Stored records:
-------------------------

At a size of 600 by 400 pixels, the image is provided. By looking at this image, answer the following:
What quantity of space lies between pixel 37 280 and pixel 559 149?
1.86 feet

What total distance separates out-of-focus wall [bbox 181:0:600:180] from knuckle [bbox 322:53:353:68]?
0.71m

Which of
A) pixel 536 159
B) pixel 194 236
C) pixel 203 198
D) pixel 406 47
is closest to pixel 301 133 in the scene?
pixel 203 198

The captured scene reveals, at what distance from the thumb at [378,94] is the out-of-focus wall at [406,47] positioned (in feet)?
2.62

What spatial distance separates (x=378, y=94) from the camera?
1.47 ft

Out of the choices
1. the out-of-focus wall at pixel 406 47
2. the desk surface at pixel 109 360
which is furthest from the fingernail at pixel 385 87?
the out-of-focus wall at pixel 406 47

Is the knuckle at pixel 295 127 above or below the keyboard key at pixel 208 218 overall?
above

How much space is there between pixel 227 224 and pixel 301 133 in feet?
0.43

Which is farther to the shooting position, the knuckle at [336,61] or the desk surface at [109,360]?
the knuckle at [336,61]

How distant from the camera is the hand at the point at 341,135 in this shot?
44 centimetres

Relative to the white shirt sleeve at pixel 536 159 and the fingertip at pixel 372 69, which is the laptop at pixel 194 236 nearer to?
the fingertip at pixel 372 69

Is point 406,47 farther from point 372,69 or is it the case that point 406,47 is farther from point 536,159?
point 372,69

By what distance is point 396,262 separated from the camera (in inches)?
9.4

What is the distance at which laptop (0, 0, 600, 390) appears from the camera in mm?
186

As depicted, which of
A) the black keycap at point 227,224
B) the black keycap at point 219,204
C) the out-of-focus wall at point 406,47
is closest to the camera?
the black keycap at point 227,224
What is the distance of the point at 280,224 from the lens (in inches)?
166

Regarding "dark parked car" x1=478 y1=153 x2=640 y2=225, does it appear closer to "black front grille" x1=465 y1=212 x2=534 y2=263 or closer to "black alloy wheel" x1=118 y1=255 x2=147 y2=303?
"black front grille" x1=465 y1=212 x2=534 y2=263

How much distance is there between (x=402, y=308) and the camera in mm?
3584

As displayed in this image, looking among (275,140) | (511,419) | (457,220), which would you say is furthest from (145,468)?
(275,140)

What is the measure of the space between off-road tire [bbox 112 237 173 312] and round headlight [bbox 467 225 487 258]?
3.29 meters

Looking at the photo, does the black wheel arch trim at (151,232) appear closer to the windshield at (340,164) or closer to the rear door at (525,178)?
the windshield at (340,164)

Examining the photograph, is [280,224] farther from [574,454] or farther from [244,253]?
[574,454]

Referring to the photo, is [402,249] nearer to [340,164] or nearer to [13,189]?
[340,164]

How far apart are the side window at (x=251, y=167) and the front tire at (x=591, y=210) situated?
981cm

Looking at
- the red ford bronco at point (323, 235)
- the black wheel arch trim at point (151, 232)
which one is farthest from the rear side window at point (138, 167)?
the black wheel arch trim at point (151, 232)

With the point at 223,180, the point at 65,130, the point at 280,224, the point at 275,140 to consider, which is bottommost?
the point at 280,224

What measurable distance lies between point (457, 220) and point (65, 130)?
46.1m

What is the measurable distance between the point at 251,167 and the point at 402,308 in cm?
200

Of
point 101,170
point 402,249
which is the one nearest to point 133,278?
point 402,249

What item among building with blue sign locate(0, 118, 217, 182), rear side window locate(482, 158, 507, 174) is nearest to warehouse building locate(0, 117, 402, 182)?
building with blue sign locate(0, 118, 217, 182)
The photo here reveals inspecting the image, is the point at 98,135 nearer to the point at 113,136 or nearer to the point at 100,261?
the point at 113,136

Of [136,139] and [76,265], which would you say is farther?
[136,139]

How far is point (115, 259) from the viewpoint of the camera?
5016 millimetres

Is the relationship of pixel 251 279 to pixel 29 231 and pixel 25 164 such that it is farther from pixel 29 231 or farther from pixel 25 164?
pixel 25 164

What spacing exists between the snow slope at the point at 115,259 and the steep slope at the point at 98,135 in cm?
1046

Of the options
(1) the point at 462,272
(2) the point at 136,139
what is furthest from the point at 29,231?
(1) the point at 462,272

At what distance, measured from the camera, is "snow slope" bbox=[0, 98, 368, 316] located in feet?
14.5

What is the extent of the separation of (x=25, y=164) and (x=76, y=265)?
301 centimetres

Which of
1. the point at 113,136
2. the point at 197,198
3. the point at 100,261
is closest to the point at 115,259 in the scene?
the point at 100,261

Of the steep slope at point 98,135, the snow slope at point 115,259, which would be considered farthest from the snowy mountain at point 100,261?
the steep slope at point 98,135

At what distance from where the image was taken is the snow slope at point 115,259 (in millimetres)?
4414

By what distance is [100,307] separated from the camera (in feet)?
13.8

-------------------------

Exercise task:
Transcribe all of the data above verbatim, preserving every line without alteration.

Exercise answer:
At a size of 600 by 400 pixels, the image is provided. By looking at this image, answer the following:
What quantity of space lies between pixel 37 280 and pixel 559 149?
1.86 feet

What total distance separates out-of-focus wall [bbox 181:0:600:180] from knuckle [bbox 322:53:353:68]?
0.71m

Which of
A) pixel 536 159
B) pixel 194 236
C) pixel 203 198
D) pixel 406 47
is closest to pixel 301 133 in the scene?
pixel 203 198

The captured scene reveals, at what distance from the thumb at [378,94] is the out-of-focus wall at [406,47] positioned (in feet)?
2.62

What spatial distance separates (x=378, y=94) from the camera?
1.47 ft

Out of the choices
1. the out-of-focus wall at pixel 406 47
2. the desk surface at pixel 109 360
which is furthest from the fingernail at pixel 385 87?
the out-of-focus wall at pixel 406 47

Is the knuckle at pixel 295 127 above or below the keyboard key at pixel 208 218 overall?
above

How much space is there between pixel 227 224 and pixel 301 133 in feet?
0.43

Which is farther to the shooting position, the knuckle at [336,61] or the desk surface at [109,360]?
the knuckle at [336,61]

How distant from the camera is the hand at the point at 341,135 in this shot?
44 centimetres

Relative to the white shirt sleeve at pixel 536 159 and the fingertip at pixel 372 69, which is the laptop at pixel 194 236 nearer to?
the fingertip at pixel 372 69

Is point 406,47 farther from point 372,69 or is it the case that point 406,47 is farther from point 536,159?
point 372,69

By what distance is point 396,262 separated from the camera (in inches)?
9.4

What is the distance at which laptop (0, 0, 600, 390) appears from the camera in mm?
186

As depicted, which of
A) the black keycap at point 227,224
B) the black keycap at point 219,204
C) the out-of-focus wall at point 406,47
is closest to the camera?
the black keycap at point 227,224
What is the distance of the point at 280,224 from the lens (in inches)?
166

Regarding "dark parked car" x1=478 y1=153 x2=640 y2=225, does it appear closer to "black front grille" x1=465 y1=212 x2=534 y2=263 or closer to "black alloy wheel" x1=118 y1=255 x2=147 y2=303?
"black front grille" x1=465 y1=212 x2=534 y2=263

How much distance is there between (x=402, y=308) and the camera in mm?
3584

As displayed in this image, looking among (275,140) | (511,419) | (457,220), which would you say is furthest from (145,468)?
(275,140)

What is the measure of the space between off-road tire [bbox 112 237 173 312] and round headlight [bbox 467 225 487 258]?
3.29 meters

Looking at the photo, does the black wheel arch trim at (151,232) appear closer to the windshield at (340,164) or closer to the rear door at (525,178)?
the windshield at (340,164)

Examining the photograph, is [280,224] farther from [574,454] or farther from [244,253]?
[574,454]

Referring to the photo, is [402,249] nearer to [340,164] or nearer to [13,189]?
[340,164]

How far apart are the side window at (x=251, y=167) and the front tire at (x=591, y=210) situated?
981cm

Looking at
- the red ford bronco at point (323, 235)
- the black wheel arch trim at point (151, 232)
which one is farthest from the rear side window at point (138, 167)?
the black wheel arch trim at point (151, 232)

With the point at 223,180, the point at 65,130, the point at 280,224, the point at 275,140 to consider, which is bottommost?
the point at 280,224

What measurable distance lies between point (457, 220) and point (65, 130)?
46.1m

What is the measurable distance between the point at 251,167 and the point at 402,308 in cm?
200

Of
point 101,170
point 402,249
which is the one nearest to point 133,278?
point 402,249

What item among building with blue sign locate(0, 118, 217, 182), rear side window locate(482, 158, 507, 174) is nearest to warehouse building locate(0, 117, 402, 182)?
building with blue sign locate(0, 118, 217, 182)
The photo here reveals inspecting the image, is the point at 98,135 nearer to the point at 113,136 or nearer to the point at 100,261?
the point at 113,136

Of [136,139] and [76,265], which would you say is farther?
[136,139]

How far is point (115, 259) from the viewpoint of the camera?
5016 millimetres

Is the relationship of pixel 251 279 to pixel 29 231 and pixel 25 164 such that it is farther from pixel 29 231 or farther from pixel 25 164?
pixel 25 164

What spacing exists between the snow slope at the point at 115,259 and the steep slope at the point at 98,135 in cm?
1046

Of the options
(1) the point at 462,272
(2) the point at 136,139
what is furthest from the point at 29,231?
(1) the point at 462,272

At what distance, measured from the camera, is "snow slope" bbox=[0, 98, 368, 316] located in feet?
14.5

What is the extent of the separation of (x=25, y=164) and (x=76, y=265)?
301 centimetres

Which of
1. the point at 113,136
2. the point at 197,198
3. the point at 100,261
is closest to the point at 115,259 in the scene?
the point at 100,261

Of the steep slope at point 98,135, the snow slope at point 115,259, which would be considered farthest from the snowy mountain at point 100,261?
the steep slope at point 98,135

At what distance from where the image was taken is the snow slope at point 115,259 (in millimetres)?
4414

By what distance is [100,307] separated from the camera (in feet)?
13.8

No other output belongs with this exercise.